Manipulation of Age Variation
Using StyleGAN Inversion and Fine-Tuning

IEEE Access, 2023

Dongsik Yoon, Jineui Kim, Vincent Lorant, Sungku Kang

Metaverse Entertainment

Overview of proposed reference guided facial image inpainting

Abstract

Recent advancements in deep learning have yielded significant developments in age manipulation techniques in the field of computer vision. To handle this task, recent approaches using generative adversarial networks latent space transformation or image-to-image based techniques have been developed. However, such methods are limited in terms of preserving the facial identity of the subject and recovering background details during lifelong age variation.

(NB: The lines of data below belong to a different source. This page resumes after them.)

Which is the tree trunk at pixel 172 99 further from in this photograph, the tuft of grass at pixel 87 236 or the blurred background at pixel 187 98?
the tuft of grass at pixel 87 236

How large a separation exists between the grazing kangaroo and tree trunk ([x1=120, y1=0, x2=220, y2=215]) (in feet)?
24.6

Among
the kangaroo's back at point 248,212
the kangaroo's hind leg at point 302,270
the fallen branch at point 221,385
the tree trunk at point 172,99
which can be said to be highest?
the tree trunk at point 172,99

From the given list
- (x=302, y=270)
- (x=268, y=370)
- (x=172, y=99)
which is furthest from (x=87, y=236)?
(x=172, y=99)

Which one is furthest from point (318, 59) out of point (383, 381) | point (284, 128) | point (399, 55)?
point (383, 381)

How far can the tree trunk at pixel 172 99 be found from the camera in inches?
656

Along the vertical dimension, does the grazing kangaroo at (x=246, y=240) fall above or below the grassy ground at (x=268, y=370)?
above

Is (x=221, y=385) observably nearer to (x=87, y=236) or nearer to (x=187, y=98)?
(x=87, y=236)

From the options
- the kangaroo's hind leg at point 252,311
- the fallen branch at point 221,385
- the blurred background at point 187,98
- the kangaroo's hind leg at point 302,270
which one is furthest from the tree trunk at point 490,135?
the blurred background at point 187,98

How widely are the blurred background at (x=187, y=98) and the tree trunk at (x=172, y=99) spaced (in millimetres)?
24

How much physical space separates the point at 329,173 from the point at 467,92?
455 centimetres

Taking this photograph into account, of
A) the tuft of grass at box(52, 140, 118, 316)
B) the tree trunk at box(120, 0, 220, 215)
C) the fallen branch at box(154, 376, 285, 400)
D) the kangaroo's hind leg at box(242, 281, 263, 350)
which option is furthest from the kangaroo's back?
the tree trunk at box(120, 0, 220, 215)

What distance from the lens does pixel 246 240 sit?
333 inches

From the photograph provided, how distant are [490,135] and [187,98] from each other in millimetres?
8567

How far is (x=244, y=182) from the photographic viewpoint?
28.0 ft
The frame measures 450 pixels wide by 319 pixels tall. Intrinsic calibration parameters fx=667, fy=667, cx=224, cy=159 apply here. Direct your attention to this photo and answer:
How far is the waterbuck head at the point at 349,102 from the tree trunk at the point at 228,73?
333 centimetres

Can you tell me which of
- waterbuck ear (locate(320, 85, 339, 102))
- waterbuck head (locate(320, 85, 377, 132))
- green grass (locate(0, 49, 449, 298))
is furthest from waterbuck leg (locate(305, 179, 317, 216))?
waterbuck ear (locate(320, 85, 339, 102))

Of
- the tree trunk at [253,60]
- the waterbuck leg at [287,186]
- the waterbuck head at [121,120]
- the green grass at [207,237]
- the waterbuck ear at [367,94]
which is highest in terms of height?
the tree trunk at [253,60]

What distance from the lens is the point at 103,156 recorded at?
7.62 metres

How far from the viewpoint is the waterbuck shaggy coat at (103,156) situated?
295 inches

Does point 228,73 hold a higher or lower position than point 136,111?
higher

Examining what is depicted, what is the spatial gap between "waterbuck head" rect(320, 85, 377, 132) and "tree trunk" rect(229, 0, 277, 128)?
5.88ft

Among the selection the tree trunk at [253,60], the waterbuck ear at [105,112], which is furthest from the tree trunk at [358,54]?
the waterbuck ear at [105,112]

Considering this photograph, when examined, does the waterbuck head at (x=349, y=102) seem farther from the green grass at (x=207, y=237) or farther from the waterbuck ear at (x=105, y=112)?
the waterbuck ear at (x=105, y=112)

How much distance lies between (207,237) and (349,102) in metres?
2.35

To address these limitations, this paper presents a novel framework to manipulate the age of subjects in photos. The proposed framework involves two main steps, i.e., age manipulation and StyleGAN fine-tuning. In the first step, the iterative ReStyle StyleGAN inversion technique discovers a latent vector that is most similar to the input image, and which is used to train an age manipulation encoder. In the second step, a StyleGAN fine-tuning process is used to reconstruct the details lost in the images synthesized using the StyleGAN generator during the age manipulation. To preserve substructures, e.g., backgrounds, we optimize the loss function using facial masks generated from the original and age-manipulated images. The proposed framework is compatible with various StyleGAN based techniques, e.g., stylization and view synthesis.

Compared with state-of-the-art methods, the proposed framework achieves reasonable manipulation and variation of the target age for real-world input images. The results demonstrate the effectiveness of the proposed method in preserving the facial identity and background details during lifelong age variation.

Proposed Methods

Summary of our proposed framework. The black line represents the forward pass and the red dotted line represents the fine-tuning loss functions. A color-filled box indicates a pretrained network and a box with border only represents a trainable model during each step. The Restyle-pSp architecture retrieves the latent vector w_t+1 , which generates the most similar output with the input image x. The SAM encoder is then trained to produce an output yage representing the x with a targeted age a_t . Next, the trained SAM encoder’s weights are frozen, and the StyleGAN generator undergoes fine-tuning using the input image x, the age-manipulated image y_age, and associated masks to reconstruct lost details.

Qualitative Comparison

This figure shows the results obtained by the proposed framework and existing methods. As can be seen, the existing im2im-based age manipulation method (HRFAE) struggles to manipulate lifelong age stages, especially during infancy and old age, due to its inability to edit the facial shape. The proposed framework realizes remarkable quality in terms of preserving both the identity and background of the original image. Additionally, we compared our baseline model to existing age manipulation methods to evaluate the quality of the lifelong age manipulation results.

This figure shows the image results manipulated by LATS, SAM, and the proposed framework. Again, the results of the proposed framework effectively preserve background details, enabling age manipulation on input images without requiring additional editing (such as re-combining the input’s background with the output’s face).

The additional results of the proposed framework. In this case, we trained our method using a custom Asian dataset synthesized by StyleGAN.